Total small vessel disease score and cerebro-cardiovascular events in healthy adults: The Kashima scan study.

BACKGROUND AND AIMS: We explored the association between the total small vessel disease score obtained from baseline magnetic resonance imaging and subsequent cerebro-cardiovascular events in neurologically healthy Japanese adults. METHODS: The presence of small vessel disease features, including lacunae, cerebral microbleeds, white matter changes, and basal ganglia perivascular spaces on magnetic resonance imaging, was summed to obtain a "total small vessel disease score" (range, 0-4). After excluding participants with previous stroke or ischemic heart disease, intracranial artery stenosis (≥50%), or cerebral aneurysm (≥4 mm), a total of 1349 participants (mean age, 57.7 years; range, 22.8-85.0 years; 46.9% male) were classified into three groups by total small vessel disease score: 0 (n = 984), 1 (n = 269), and ≥2 (n = 96). Cerebro-cardiovascular events (i.e., any stroke, transient ischemic attack, ischemic heart disease, acute heart failure, and aortic dissection) were defined as the primary end point. The hazard ratio (HR) of events during follow-up was calculated using Cox proportional hazards modeling with adjustments for age, sex, hypertension, diabetes mellitus, and smoking. Cumulative event-free rates were estimated using the Kaplan-Meier method. RESULTS: During follow-up (mean, 6.7 years), 35 cerebro-cardiovascular (16 cerebrovascular) events were identified. Higher small vessel disease score was associated with increased risk of cerebro-cardiovascular events (HR per unit increase, 2.17; 95% confidence interval, 1.36-3.46; P = 0.001). Events were more frequent among participants with higher score (P < 0.001, log-rank test). CONCLUSIONS: This study offered additional evidence for the clinical relevance of total small vessel disease score, suggesting the score as a promising tool to predict the risk of subsequent vascular events even in healthy populations.

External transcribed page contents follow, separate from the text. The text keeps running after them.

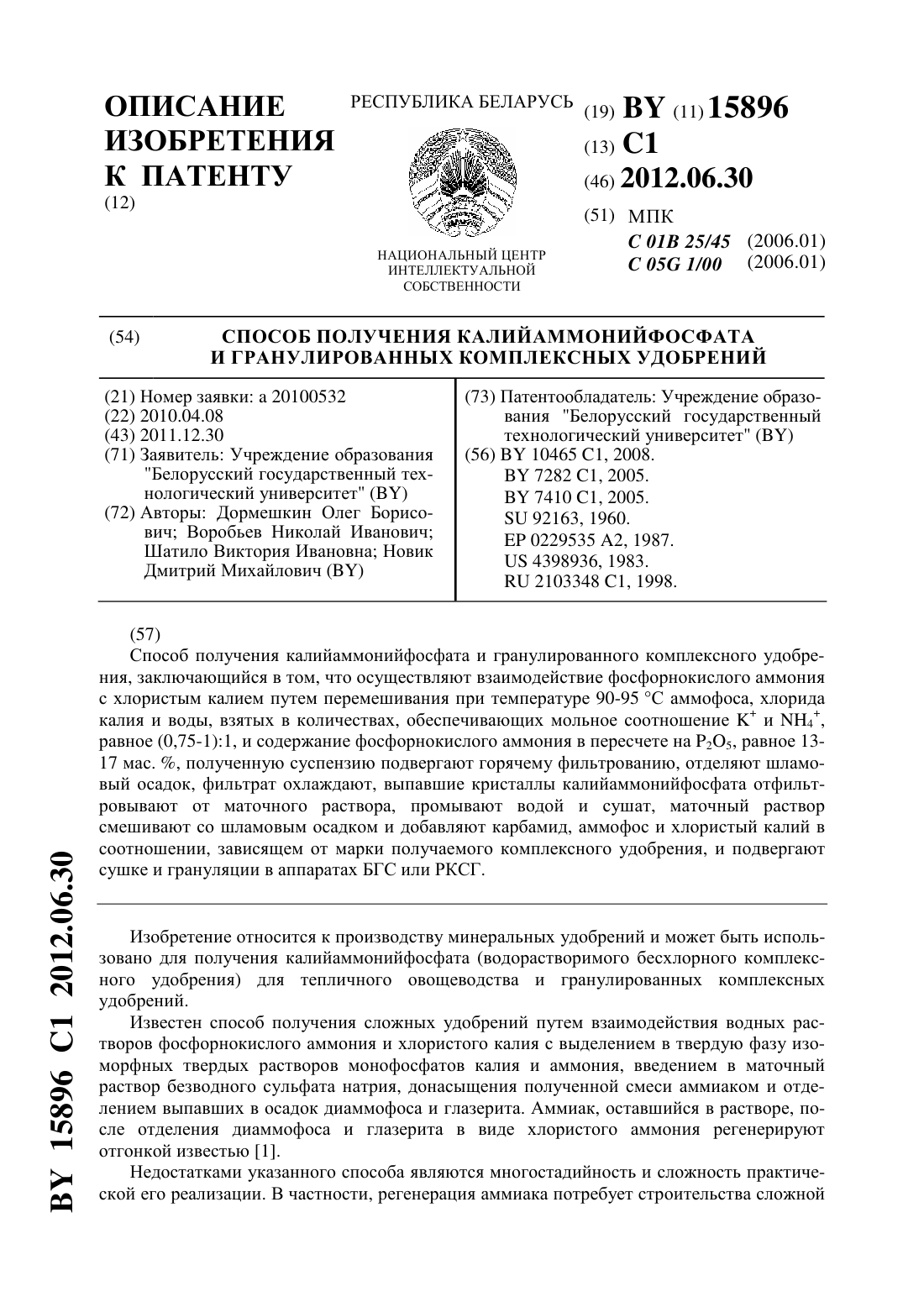 ОПИСАНИЕ ИЗОБРЕТЕНИЯ К ПАТЕНТУ
(12)

РЕСПУБЛИКА БЕЛАРУСЬ

НАЦИОНАЛЬНЫЙ ЦЕНТР ИНТЕЛЛЕКТУАЛЬНОЙ СОБСТВЕННОСТИ

(19) BY (11) 15896
(13) C1
(46) 2012.06.30
(51) МПК
C 01B 25/45 (2006.01)
C 05G 1/00 (2006.01)

(54) СПОСОБ ПОЛУЧЕНИЯ КАЛИЙАММОНИЙФОСФАТА И ГРАНУЛИРОВАННЫХ КОМПЛЕКСНЫХ УДОБРЕНИЙ

(21) Номер заявки: a 20100532
(22) 2010.04.08
(43) 2011.12.30
(71) Заявитель: Учреждение образования "Белорусский государственный технологический университет" (BY)
(72) Авторы: Дормешкин Олег Борисович; Воробьев Николай Иванович; Шатило Виктория Ивановна; Новик Дмитрий Михайлович (BY)

(73) Патентообладатель: Учреждение образования "Белорусский государственный технологический университет" (BY)
(56) BY 10465 C1, 2008.
BY 7282 C1, 2005.
BY 7410 C1, 2005.
SU 92163, 1960.
EP 0229535 A2, 1987.
US 4398936, 1983.
RU 2103348 C1, 1998.

(57)
Способ получения калийаммонийфосфата и гранулированного комплексного удобрения, заключающийся в том, что осуществляют взаимодействие фосфорнокислого аммония с хлористым калием путем перемешивания при температуре 90-95 °C аммофоса, хлорида калия и воды, взятых в количествах, обеспечивающих мольное соотношение $K^+$ и $NH_4^+$, равное (0,75-1):1, и содержание фосфорнокислого аммония в пересчете на $P_2O_5$, равное 13-17 мас. %, полученную суспензию подвергают горячему фильтрованию, отделяют шламовый осадок, фильтрат охлаждают, выпавшие кристаллы калийаммонийфосфата отфильтровывают от маточного раствора, промывают водой и сушат, маточный раствор смешивают со шламовым осадком и добавляют карбамид, аммофос и хлористый калий в соотношении, зависящем от марки получаемого комплексного удобрения, и подвергают сушке и грануляции в аппаратах БГС или РКСГ.

Изобретение относится к производству минеральных удобрений и может быть использовано для получения калийаммонийфосфата (водорастворимого бесхлорного комплексного удобрения) для тепличного овощеводства и гранулированных комплексных удобрений.

Известен способ получения сложных удобрений путем взаимодействия водных растворов фосфорнокислого аммония и хлористого калия с выделением в твердую фазу изоморфных твердых растворов монофосфатов калия и аммония, введением в маточный раствор безводного сульфата натрия, донасыщения полученной смеси аммиаком и отделением выпавших в осадок диаммофоса и глазерита. Аммиак, оставшийся в растворе, после отделения диаммофоса и глазерита в виде хлористого аммония регенерируют отгонкой известью [1].

Недостатками указанного способа являются многостадийность и сложность практической его реализации. В частности, регенерация аммиака потребует строительства сложной

BY 15896 C1 2012.06.30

Synergistic effect of hypertension and smoking on the total small vessel disease score in healthy individuals: the Kashima scan study.

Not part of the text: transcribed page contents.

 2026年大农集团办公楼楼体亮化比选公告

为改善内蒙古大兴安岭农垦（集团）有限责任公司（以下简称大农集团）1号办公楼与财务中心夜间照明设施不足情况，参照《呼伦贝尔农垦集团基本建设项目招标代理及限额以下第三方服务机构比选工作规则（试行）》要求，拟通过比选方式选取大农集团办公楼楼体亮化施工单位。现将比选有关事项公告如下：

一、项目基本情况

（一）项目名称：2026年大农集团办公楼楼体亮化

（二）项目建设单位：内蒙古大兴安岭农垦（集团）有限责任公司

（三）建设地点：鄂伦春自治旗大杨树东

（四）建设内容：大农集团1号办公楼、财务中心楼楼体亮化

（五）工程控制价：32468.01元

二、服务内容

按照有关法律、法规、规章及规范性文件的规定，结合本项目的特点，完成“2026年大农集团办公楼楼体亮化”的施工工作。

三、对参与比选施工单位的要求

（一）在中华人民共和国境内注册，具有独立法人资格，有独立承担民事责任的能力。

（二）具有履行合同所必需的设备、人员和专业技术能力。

The total cerebral small vessel disease (SVD) score is a proposed comprehensive index of SVD severity in the brain. However, data on lifestyle-related risk factors affecting SVD scores are limited. We conducted a cross-sectional study with 858 neurologically healthy adults who underwent brain magnetic resonance imaging (MRI). Information on clinical and lifestyle-related risk factors was obtained from health screenings. The SVD score (0-4) was calculated from the presence of lacunes, cerebral microbleeds, moderate to severe white matter lesions, and basal ganglia perivascular spaces on MRI. Subjects were divided into two groups by SVD score; potential risk factors and their joint effects in the two groups were assessed by logistic regression. Biologic interactions were estimated using the synergy index. After adjustment for possible confounders, the adjusted odds ratio for moderate to severe SVD scores (SVD score ≥ 2) was 1.12 (95% confidence interval (CI) 1.08-1.16) for age per year, 1.33 (95% CI 1.02-1.74) for body mass index per standard deviation, 3.39 (95% CI 1.90-6.03) for hypertension, 2.31 (95% CI 1.14-4.69) for diabetes, and 2.35 (95% CI 1.10-5.02) for smoking. Hypertension and current smoking had a synergistic effect on the risk of moderate to severe SVD (OR 10.59, 95% CI 3.97-28.3; synergy index 4.03, 95% CI 1.17-28.30), and the combination of hypertension and diabetes had an additive effect on the risk of moderate to severe SVD (OR 9.48, 95% CI 3.80-23.66; synergy index 2.12, 95% CI 0.68-6.67). Therefore, combined strategies for managing hypertension, smoking, and diabetes may be effective for preventing SVD.